Question

When \( |x|>3 \), the coefficient of \( \frac{1}{x^n} \) in the expansion of \( x^{3/2} (3+x)^{1/2} \) is

• A. \( (-1)^n \frac{1.3.5 \dots (2n-1)}{2^n n!} 3^n \)
• B. \( (-1)^{n+1} \frac{1.3.5 \dots (2n+1)}{2^{n+2} (n+2)!} 3^{n+2} \)
• C. \( (-1)^{n+1} \frac{1.3.5 \dots (2n-1)}{2^n n!} 3^{n+1} \)
• D. \( (-1)^{n+1} \frac{1.3.5 \dots (2n+1)}{2^{n+3} (n+2)!} 3^{n+1} \)

Hint:

For binomial expansions of \( (a+x)^n \) where \( n \) is negative or fractional, always factor out the term with the larger magnitude to ensure the expansion converges (ratio \(<1 \)).

Answer 1

The Correct Option is B

Step 1: Understanding the Concept:

To expand \( (3+x)^{1/2} \) using the binomial theorem for rational indices, we must ensure the term in the expansion is less than 1. Given \( |x|>3 \), we have \( |\frac{3}{x}|<1 \). Therefore, we should factor out \( x \) from the binomial term.
Step 2: Detailed Explanation:

Rewrite the expression: \[ E = x^{3/2} (x + 3)^{1/2} = x^{3/2} \left[ x \left( 1 + \frac{3}{x} \right) \right]^{1/2} \] \[ E = x^{3/2} \cdot x^{1/2} \left( 1 + \frac{3}{x} \right)^{1/2} = x^2 \left( 1 + \frac{3}{x} \right)^{1/2} \] We need the coefficient of \( \frac{1}{x^n} \), i.e., \( x^{-n} \). Let the general term in the binomial expansion of \( (1 + y)^m \) be \( T_{r+1} \). \[ T_{r+1} = \frac{m(m-1)\dots(m-r+1)}{r!} y^r \] Here \( m = 1/2 \) and \( y = 3/x \).

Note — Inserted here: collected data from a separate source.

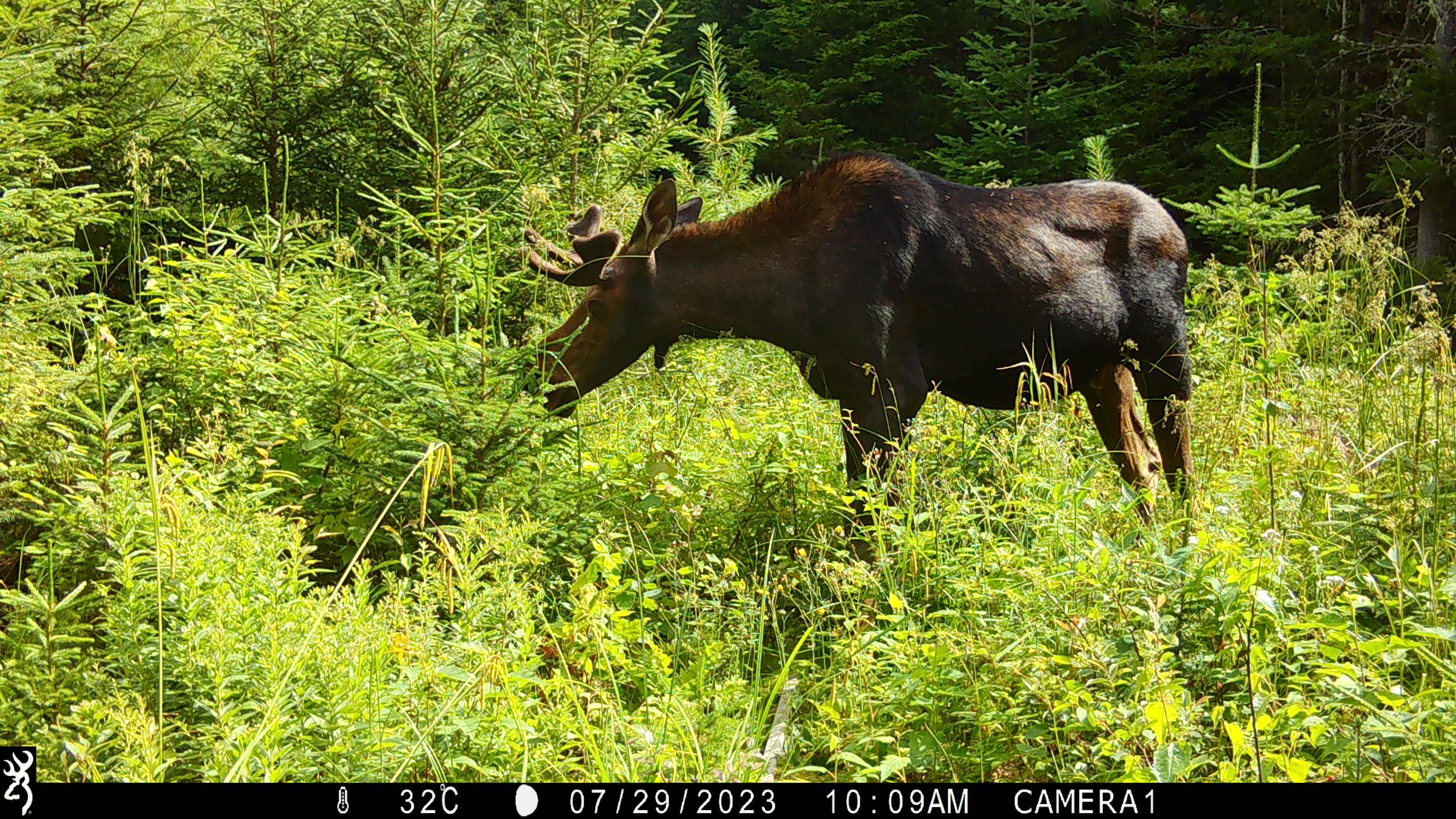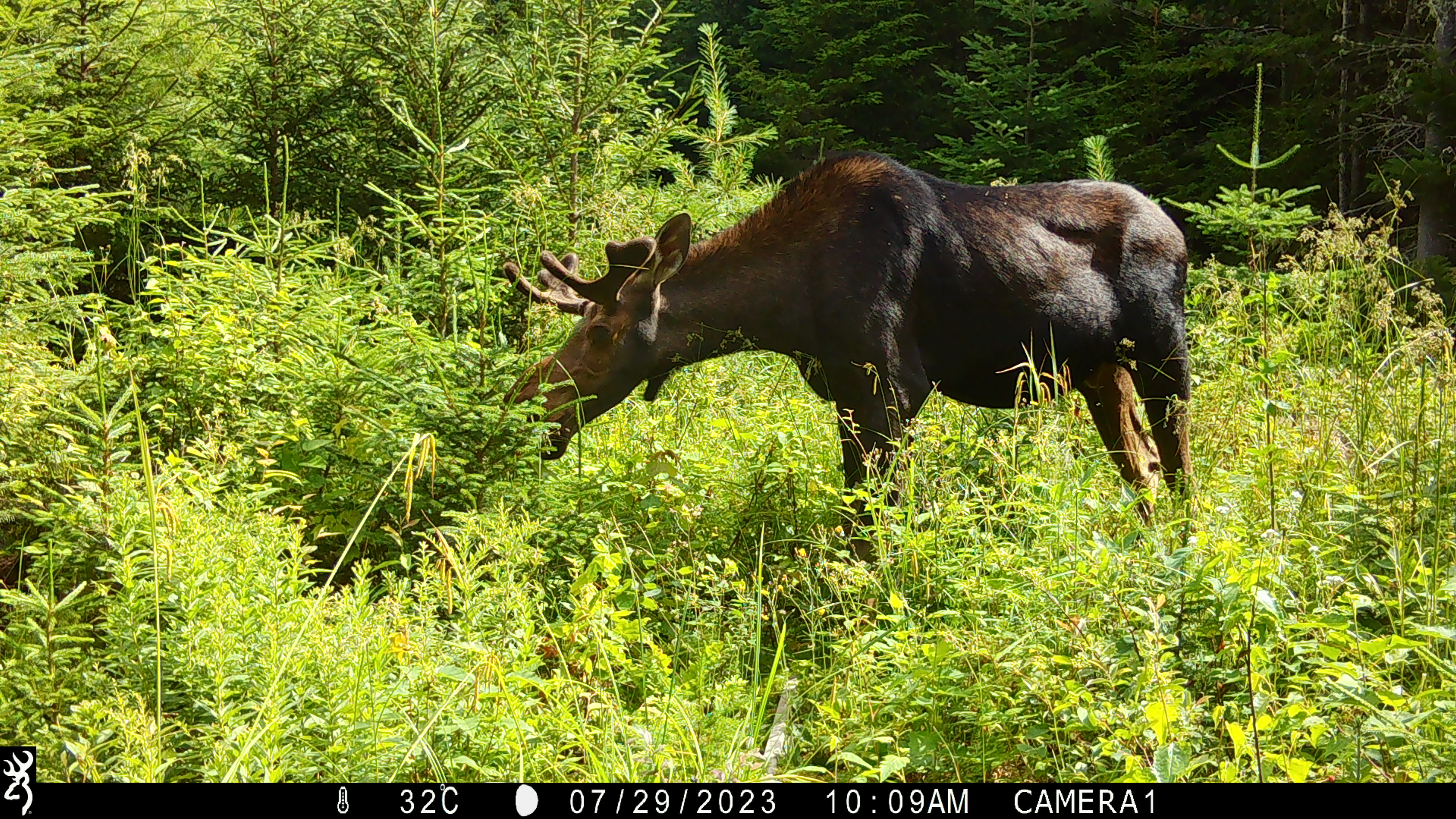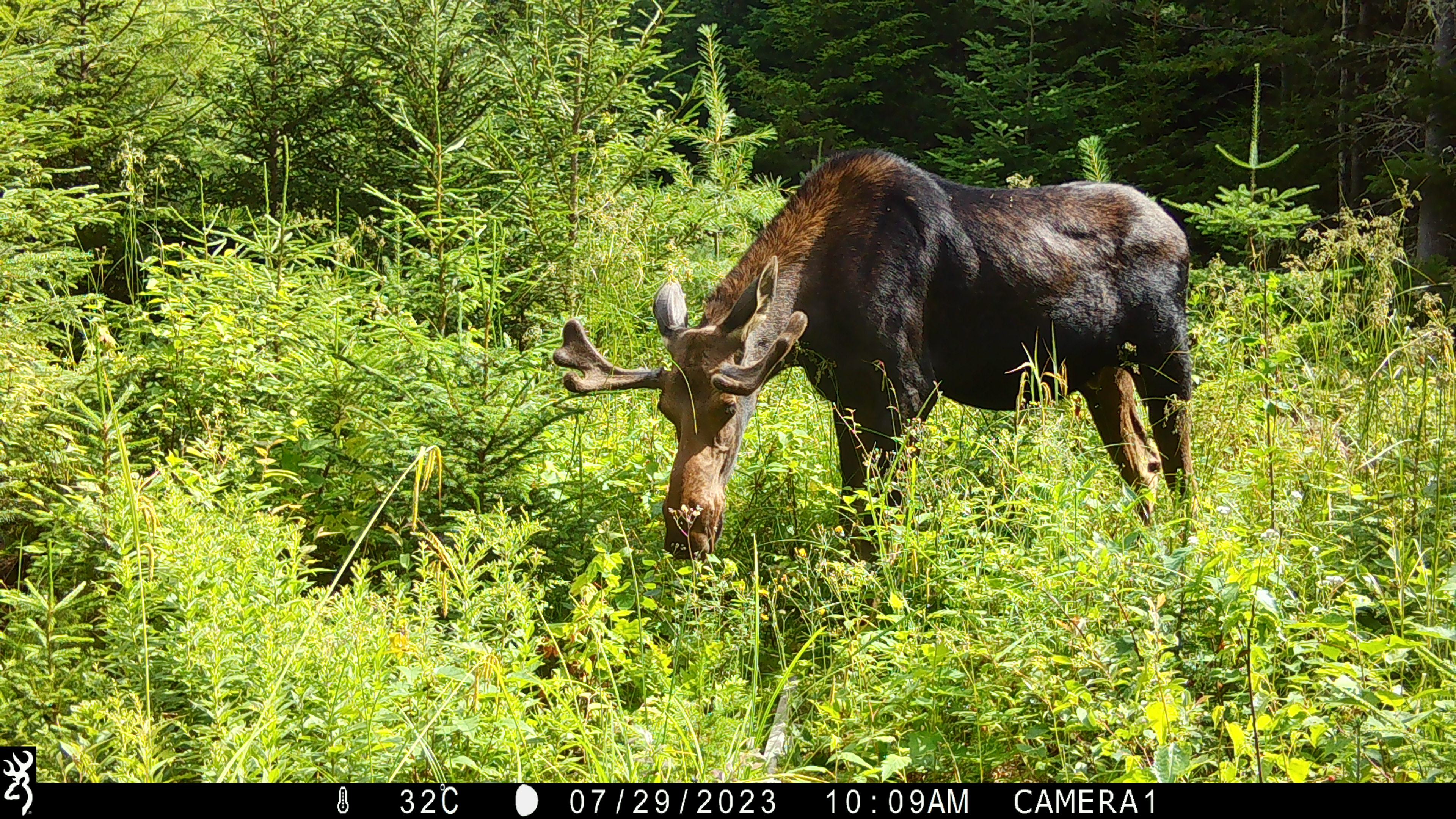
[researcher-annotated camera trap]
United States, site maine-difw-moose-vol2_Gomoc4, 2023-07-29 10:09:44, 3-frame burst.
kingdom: Animalia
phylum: Chordata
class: Mammalia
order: Artiodactyla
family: Cervidae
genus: Alces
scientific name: Alces alces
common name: moose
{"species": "moose (Alces alces)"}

The term in the full expression is: \[ x^2 \cdot T_{r+1} = x^2 \cdot \binom{1/2}{r} \left( \frac{3}{x} \right)^r = \binom{1/2}{r} 3^r x^{2-r} \] We want the power of \( x \) to be \( -n \): \[ 2 - r = -n \implies r = n + 2 \] Now, calculate the coefficient \( \binom{1/2}{r} \) for \( r = n+2 \): \[ \binom{1/2}{r} = \frac{\frac{1}{2}(\frac{1}{2}-1)(\frac{1}{2}-2)\dots(\frac{1}{2}-r+1)}{r!} \] \[ = \frac{\frac{1}{2}(-\frac{1}{2})(-\frac{3}{2})\dots(-\frac{2r-3}{2})}{r!} \] The numerator has \( r \) terms. The first term is positive, and the remaining \( r-1 \) terms are negative. So the sign is \( (-1)^{r-1} \). \[ \binom{1/2}{r} = \frac{(-1)^{r-1} \cdot 1 \cdot 1 \cdot 3 \cdot 5 \dots (2r-3)}{2^r r!} \] Substituting \( r = n+2 \): \[ \text{Coeff} = \left[ \frac{(-1)^{n+1} \cdot 1 \cdot 3 \cdot 5 \dots (2(n+2)-3)}{2^{n+2} (n+2)!} \right] \cdot 3^{n+2} \] The last factor in the numerator product is \( 2n+4-3 = 2n+1 \). \[ \text{Coeff} = (-1)^{n+1} \frac{1 \cdot 3 \cdot 5 \dots (2n+1)}{2^{n+2} (n+2)!} 3^{n+2} \]
Step 4: Final Answer:

The correct option matches this expression.